Talk to Me: How to Ask Out a Coworker

 

Q: How do I ask out a girl that I work with? Is it a good idea?

A: Ah, yes, dear reader. Coworkers are a tricky territory. You spend so much time with them that it’s almost impossible not to feel a connection to them, but you also run the risk of some very awkward encounters if things don’t work out.

I think the first step, and probably an obvious one, is to make sure that there are no rules against pairing up in your workplace. Every company is different on how they handle matters like this, so it can’t hurt to be certain before walking down a path that might get messy.

Once you’ve got that all squared away, then I think you can handle it how you would handle any potential dating scenario. Absolutely ask her out! If you think the two of you have a good connection and there could be something to discover there, then go for it. What’s the worst that can happen?
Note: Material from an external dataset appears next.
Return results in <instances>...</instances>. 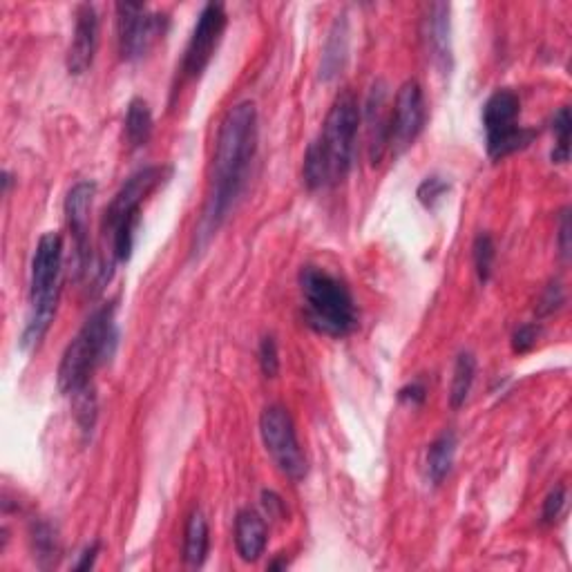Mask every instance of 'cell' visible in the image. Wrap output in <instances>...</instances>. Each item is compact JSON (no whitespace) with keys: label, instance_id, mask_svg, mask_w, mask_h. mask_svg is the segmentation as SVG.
<instances>
[{"label":"cell","instance_id":"obj_1","mask_svg":"<svg viewBox=\"0 0 572 572\" xmlns=\"http://www.w3.org/2000/svg\"><path fill=\"white\" fill-rule=\"evenodd\" d=\"M257 150V108L253 101H242L226 112L219 123L215 157L208 177L206 204L195 228L193 253L199 255L213 242L228 213L240 199L249 179Z\"/></svg>","mask_w":572,"mask_h":572},{"label":"cell","instance_id":"obj_2","mask_svg":"<svg viewBox=\"0 0 572 572\" xmlns=\"http://www.w3.org/2000/svg\"><path fill=\"white\" fill-rule=\"evenodd\" d=\"M360 114L354 92L338 94L318 137L309 143L304 155L302 179L309 190H327L347 179L354 166Z\"/></svg>","mask_w":572,"mask_h":572},{"label":"cell","instance_id":"obj_3","mask_svg":"<svg viewBox=\"0 0 572 572\" xmlns=\"http://www.w3.org/2000/svg\"><path fill=\"white\" fill-rule=\"evenodd\" d=\"M114 311H117L114 304H103L101 309L94 311L83 322V327L72 338L68 349H65L59 374H56V383H59V392L63 396L74 398L85 392V389H90L94 371L114 356L119 342Z\"/></svg>","mask_w":572,"mask_h":572},{"label":"cell","instance_id":"obj_4","mask_svg":"<svg viewBox=\"0 0 572 572\" xmlns=\"http://www.w3.org/2000/svg\"><path fill=\"white\" fill-rule=\"evenodd\" d=\"M304 320L329 338H347L358 329V309L349 286L322 266L307 264L298 275Z\"/></svg>","mask_w":572,"mask_h":572},{"label":"cell","instance_id":"obj_5","mask_svg":"<svg viewBox=\"0 0 572 572\" xmlns=\"http://www.w3.org/2000/svg\"><path fill=\"white\" fill-rule=\"evenodd\" d=\"M170 177L166 166H146L126 179L119 193L112 197L103 215V235L110 240V255L114 264H123L135 251L137 231L141 224V206L155 190Z\"/></svg>","mask_w":572,"mask_h":572},{"label":"cell","instance_id":"obj_6","mask_svg":"<svg viewBox=\"0 0 572 572\" xmlns=\"http://www.w3.org/2000/svg\"><path fill=\"white\" fill-rule=\"evenodd\" d=\"M63 271V240L59 233H45L38 240L32 257V278H30V313L21 336V349L32 351L41 345L50 331L56 302H59Z\"/></svg>","mask_w":572,"mask_h":572},{"label":"cell","instance_id":"obj_7","mask_svg":"<svg viewBox=\"0 0 572 572\" xmlns=\"http://www.w3.org/2000/svg\"><path fill=\"white\" fill-rule=\"evenodd\" d=\"M481 119L485 130V150L494 161H501L512 152L526 148L535 139V130L521 126V99L510 88L490 94L483 106Z\"/></svg>","mask_w":572,"mask_h":572},{"label":"cell","instance_id":"obj_8","mask_svg":"<svg viewBox=\"0 0 572 572\" xmlns=\"http://www.w3.org/2000/svg\"><path fill=\"white\" fill-rule=\"evenodd\" d=\"M260 434L266 452L286 479L298 483L309 474V461L300 447L293 418L282 405L264 409L260 418Z\"/></svg>","mask_w":572,"mask_h":572},{"label":"cell","instance_id":"obj_9","mask_svg":"<svg viewBox=\"0 0 572 572\" xmlns=\"http://www.w3.org/2000/svg\"><path fill=\"white\" fill-rule=\"evenodd\" d=\"M117 38L123 61H139L168 32V16L143 3H117Z\"/></svg>","mask_w":572,"mask_h":572},{"label":"cell","instance_id":"obj_10","mask_svg":"<svg viewBox=\"0 0 572 572\" xmlns=\"http://www.w3.org/2000/svg\"><path fill=\"white\" fill-rule=\"evenodd\" d=\"M226 23L228 16L222 3H206L202 7L186 45L184 61H181V72H184L186 79H199L204 74L208 63L213 61L219 41H222Z\"/></svg>","mask_w":572,"mask_h":572},{"label":"cell","instance_id":"obj_11","mask_svg":"<svg viewBox=\"0 0 572 572\" xmlns=\"http://www.w3.org/2000/svg\"><path fill=\"white\" fill-rule=\"evenodd\" d=\"M427 121L425 94L418 81H405L396 92L392 106V126H389V152L394 157L412 146L421 135Z\"/></svg>","mask_w":572,"mask_h":572},{"label":"cell","instance_id":"obj_12","mask_svg":"<svg viewBox=\"0 0 572 572\" xmlns=\"http://www.w3.org/2000/svg\"><path fill=\"white\" fill-rule=\"evenodd\" d=\"M99 34H101V21L97 7L90 3L76 7L72 43L68 56H65V65H68V72L72 76H81L92 68L94 56H97L99 50Z\"/></svg>","mask_w":572,"mask_h":572},{"label":"cell","instance_id":"obj_13","mask_svg":"<svg viewBox=\"0 0 572 572\" xmlns=\"http://www.w3.org/2000/svg\"><path fill=\"white\" fill-rule=\"evenodd\" d=\"M97 195V184L94 181H79L70 188L68 197H65V219H68L76 262H79V271L90 262V213L92 202Z\"/></svg>","mask_w":572,"mask_h":572},{"label":"cell","instance_id":"obj_14","mask_svg":"<svg viewBox=\"0 0 572 572\" xmlns=\"http://www.w3.org/2000/svg\"><path fill=\"white\" fill-rule=\"evenodd\" d=\"M367 126H369V159L378 166L389 152V126H392V108L387 103L385 83H376L367 99Z\"/></svg>","mask_w":572,"mask_h":572},{"label":"cell","instance_id":"obj_15","mask_svg":"<svg viewBox=\"0 0 572 572\" xmlns=\"http://www.w3.org/2000/svg\"><path fill=\"white\" fill-rule=\"evenodd\" d=\"M425 47L436 68L443 72L452 70V38H450V5L434 3L427 9L423 21Z\"/></svg>","mask_w":572,"mask_h":572},{"label":"cell","instance_id":"obj_16","mask_svg":"<svg viewBox=\"0 0 572 572\" xmlns=\"http://www.w3.org/2000/svg\"><path fill=\"white\" fill-rule=\"evenodd\" d=\"M266 541H269V530L260 512L251 508L240 510L235 517V548L237 555L246 564H255L264 555Z\"/></svg>","mask_w":572,"mask_h":572},{"label":"cell","instance_id":"obj_17","mask_svg":"<svg viewBox=\"0 0 572 572\" xmlns=\"http://www.w3.org/2000/svg\"><path fill=\"white\" fill-rule=\"evenodd\" d=\"M349 54V27L345 16H338V21L333 23L327 45H324L322 52V65H320V79L322 81H331L336 79L340 74V70L345 68Z\"/></svg>","mask_w":572,"mask_h":572},{"label":"cell","instance_id":"obj_18","mask_svg":"<svg viewBox=\"0 0 572 572\" xmlns=\"http://www.w3.org/2000/svg\"><path fill=\"white\" fill-rule=\"evenodd\" d=\"M208 546H211V537H208V521L202 510H195L190 514L186 523V537H184V561L190 568H202L208 557Z\"/></svg>","mask_w":572,"mask_h":572},{"label":"cell","instance_id":"obj_19","mask_svg":"<svg viewBox=\"0 0 572 572\" xmlns=\"http://www.w3.org/2000/svg\"><path fill=\"white\" fill-rule=\"evenodd\" d=\"M152 128H155V119H152V110L146 99H132L128 103L126 123H123V132H126V141L130 148H143L152 137Z\"/></svg>","mask_w":572,"mask_h":572},{"label":"cell","instance_id":"obj_20","mask_svg":"<svg viewBox=\"0 0 572 572\" xmlns=\"http://www.w3.org/2000/svg\"><path fill=\"white\" fill-rule=\"evenodd\" d=\"M456 459V436L452 432H443L427 450V479L434 485H441L447 474L452 472Z\"/></svg>","mask_w":572,"mask_h":572},{"label":"cell","instance_id":"obj_21","mask_svg":"<svg viewBox=\"0 0 572 572\" xmlns=\"http://www.w3.org/2000/svg\"><path fill=\"white\" fill-rule=\"evenodd\" d=\"M476 378V358L470 351H463L456 358L454 374H452V387H450V405L454 409H461L465 405V400L470 398L472 385Z\"/></svg>","mask_w":572,"mask_h":572},{"label":"cell","instance_id":"obj_22","mask_svg":"<svg viewBox=\"0 0 572 572\" xmlns=\"http://www.w3.org/2000/svg\"><path fill=\"white\" fill-rule=\"evenodd\" d=\"M30 541L34 548V557L38 559V564L43 568L50 566L56 561V555H59V535L52 523L47 521H34L32 530H30Z\"/></svg>","mask_w":572,"mask_h":572},{"label":"cell","instance_id":"obj_23","mask_svg":"<svg viewBox=\"0 0 572 572\" xmlns=\"http://www.w3.org/2000/svg\"><path fill=\"white\" fill-rule=\"evenodd\" d=\"M552 135H555V148L550 152V159L555 164H568L570 159V135H572V117L570 108H559L552 117Z\"/></svg>","mask_w":572,"mask_h":572},{"label":"cell","instance_id":"obj_24","mask_svg":"<svg viewBox=\"0 0 572 572\" xmlns=\"http://www.w3.org/2000/svg\"><path fill=\"white\" fill-rule=\"evenodd\" d=\"M472 257H474L476 275H479V280L485 284L490 280L494 257H497V246H494V240L488 233H481L479 237H476L474 246H472Z\"/></svg>","mask_w":572,"mask_h":572},{"label":"cell","instance_id":"obj_25","mask_svg":"<svg viewBox=\"0 0 572 572\" xmlns=\"http://www.w3.org/2000/svg\"><path fill=\"white\" fill-rule=\"evenodd\" d=\"M447 190H450V184L443 177L432 175L423 179V184L416 190V197L425 208H434L447 195Z\"/></svg>","mask_w":572,"mask_h":572},{"label":"cell","instance_id":"obj_26","mask_svg":"<svg viewBox=\"0 0 572 572\" xmlns=\"http://www.w3.org/2000/svg\"><path fill=\"white\" fill-rule=\"evenodd\" d=\"M257 360H260V369L266 378H275L280 374V349L273 336L262 338L260 351H257Z\"/></svg>","mask_w":572,"mask_h":572},{"label":"cell","instance_id":"obj_27","mask_svg":"<svg viewBox=\"0 0 572 572\" xmlns=\"http://www.w3.org/2000/svg\"><path fill=\"white\" fill-rule=\"evenodd\" d=\"M566 488L564 485H557L555 490H550V494L543 501V510H541V521L543 523H555L561 514L566 510Z\"/></svg>","mask_w":572,"mask_h":572},{"label":"cell","instance_id":"obj_28","mask_svg":"<svg viewBox=\"0 0 572 572\" xmlns=\"http://www.w3.org/2000/svg\"><path fill=\"white\" fill-rule=\"evenodd\" d=\"M539 340V327L535 322H528V324H521V327L512 333V351L514 354H528V351L535 349Z\"/></svg>","mask_w":572,"mask_h":572},{"label":"cell","instance_id":"obj_29","mask_svg":"<svg viewBox=\"0 0 572 572\" xmlns=\"http://www.w3.org/2000/svg\"><path fill=\"white\" fill-rule=\"evenodd\" d=\"M564 302H566V293H564V286H561L559 280H552L548 284V289L543 291L541 295V302H539V316H550V313H555L559 311L561 307H564Z\"/></svg>","mask_w":572,"mask_h":572},{"label":"cell","instance_id":"obj_30","mask_svg":"<svg viewBox=\"0 0 572 572\" xmlns=\"http://www.w3.org/2000/svg\"><path fill=\"white\" fill-rule=\"evenodd\" d=\"M398 398L403 400V403H407V405L418 407V405H423V403H425V398H427V387L421 383V380H414V383H409V385H405L403 389H400V392H398Z\"/></svg>","mask_w":572,"mask_h":572},{"label":"cell","instance_id":"obj_31","mask_svg":"<svg viewBox=\"0 0 572 572\" xmlns=\"http://www.w3.org/2000/svg\"><path fill=\"white\" fill-rule=\"evenodd\" d=\"M559 251L564 260L570 257V211L564 208L559 219Z\"/></svg>","mask_w":572,"mask_h":572},{"label":"cell","instance_id":"obj_32","mask_svg":"<svg viewBox=\"0 0 572 572\" xmlns=\"http://www.w3.org/2000/svg\"><path fill=\"white\" fill-rule=\"evenodd\" d=\"M262 505H264V510L269 512V517H273V519L284 517V501L275 492L264 490L262 492Z\"/></svg>","mask_w":572,"mask_h":572},{"label":"cell","instance_id":"obj_33","mask_svg":"<svg viewBox=\"0 0 572 572\" xmlns=\"http://www.w3.org/2000/svg\"><path fill=\"white\" fill-rule=\"evenodd\" d=\"M99 548H101L99 541H94L92 546L85 548V550L81 552V559L74 564V570H90V568H94V561H97Z\"/></svg>","mask_w":572,"mask_h":572}]
</instances>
I’ll tell you. The worst thing she can do is say no. Yes, that would sting and yes, you have to see this person regularly afterward, but it’s really not that bad. If you’re worried about it being awkward after a big N-O, then it’s entirely up to you to make sure it doesn’t end up that way. Tell her that you understand and thought you’d take a shot. Say that you really enjoy hanging out with her and that’s plenty enough for you.

If she’s the one who starts acting strange, then just continue to be your wonderful self. She’ll get over it.
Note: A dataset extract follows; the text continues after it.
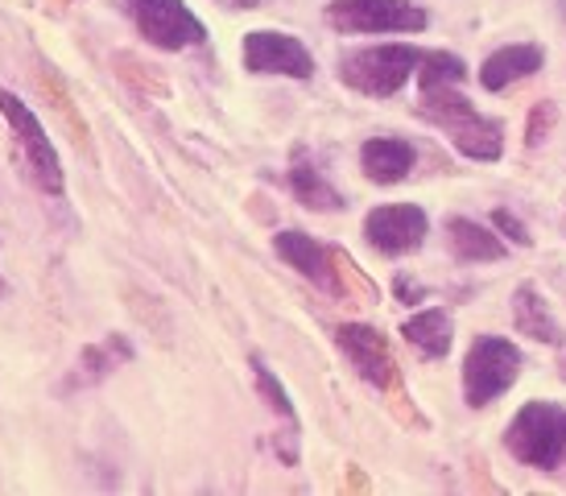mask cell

On the other hand, maybe she’s giving out some strong vibes or has made a comment about how cute you look when you get worked up in meetings. You’re feeling pretty confident that she might be interested in you and, since you’re feeling the same, you think it might be a good time to ask her out. You’re wondering how to cross that line from coworker to soulmate.

If the thought of going from the workplace straight to a date seems intimidating, then just ask her if she wants to hang out outside of office hours sometime. It’s a great way to get to know her better and see what she’s like when she’s not under the watchful eye of the person who signs her paychecks. In my experience, everyone is cooler outside of work. It takes some pressure off of things if they already feel comfortable with you when you try to move things in a more romantic direction.

Then again, maybe that’s not your style. In that case, just do it! Ask her out. It only has to be as complicated as you want it to be. No matter what she says, at least you’ll know how she feels and be able to decide whether or not it’s time to blow out that candle you’ve been holding.